## Work order
Please read the cancer survey excerpt below and answer this: after adjusting for both case-mix and teaching hospital status, for how many of the 64 survey questions was patient experience still worse in London (p<0.05)?

*** Opening of Document extract ***

London/rest-of-England differences in patient experience across the Cancer Patient Experience Survey questions. OR values >1.0 indicate that cancer patients treated by London hospitals report comparatively worse experience of care than patients treated elsewhere, and vice versa.

For the 52 questions with worse experience in London, the proportion of patients reporting a positive experience was lower in London compared with the rest-of-England by a median of 3.7% (IQR 2.5–5.4%, for full details by question, see online supplementary appendix table 4a). For these questions the unadjusted ORs (for London patients reporting worse experience) ranged from 1.13 to 2.05. The most pronounced difference was for the question on whether staff asked patients about the name by which they would like to be called (unadjusted OR for worse experience in London=2.05 (1.75–2.41)).

Variation in experience adjusted for patient case-mix

After accounting for differences in case-mix, the size of London/rest-of-England differences in patient experience was attenuated, but there was still evidence (p<0.05) that patient experience was worse in London hospitals for 45 of 64 questions (figure 1 and see online supplementary appendix table 4b).

Adjustment for teaching hospital status

Adjusting for teaching hospital status (additional to adjustment for case-mix) made minimal difference to the size of London/rest-of-England differences: there remained evidence that patient experience was worse in London (p<0.05) for 44 of 64 survey questions, with effect sizes that were nearly identical to those observed after case-mix adjustment (figure 1 and see online supplementary appendix table 4b). Specific aspects of variation are further highlighted in box 1. The observed and expected distribution of p values under the null hypothesis was plotted from these models (figure 2). The significant associations observed are unlikely to be due to chance alone.

*** Close of Document extract ***
*** Opening of Record extracts ***

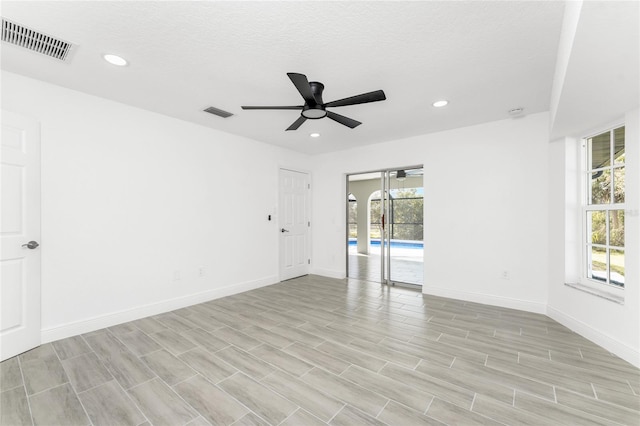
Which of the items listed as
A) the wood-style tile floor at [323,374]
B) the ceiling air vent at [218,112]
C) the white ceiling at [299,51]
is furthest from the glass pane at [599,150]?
the ceiling air vent at [218,112]

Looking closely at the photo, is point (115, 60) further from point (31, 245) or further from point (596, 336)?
point (596, 336)

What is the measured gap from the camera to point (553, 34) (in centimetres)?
199

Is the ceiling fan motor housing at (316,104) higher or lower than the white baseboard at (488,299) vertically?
higher

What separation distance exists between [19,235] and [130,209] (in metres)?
0.97

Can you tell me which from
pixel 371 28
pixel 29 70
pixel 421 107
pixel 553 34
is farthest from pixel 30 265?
pixel 553 34

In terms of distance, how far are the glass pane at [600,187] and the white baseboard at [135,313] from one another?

*** Close of Record extracts ***

## Response
44 of the 64 survey questions.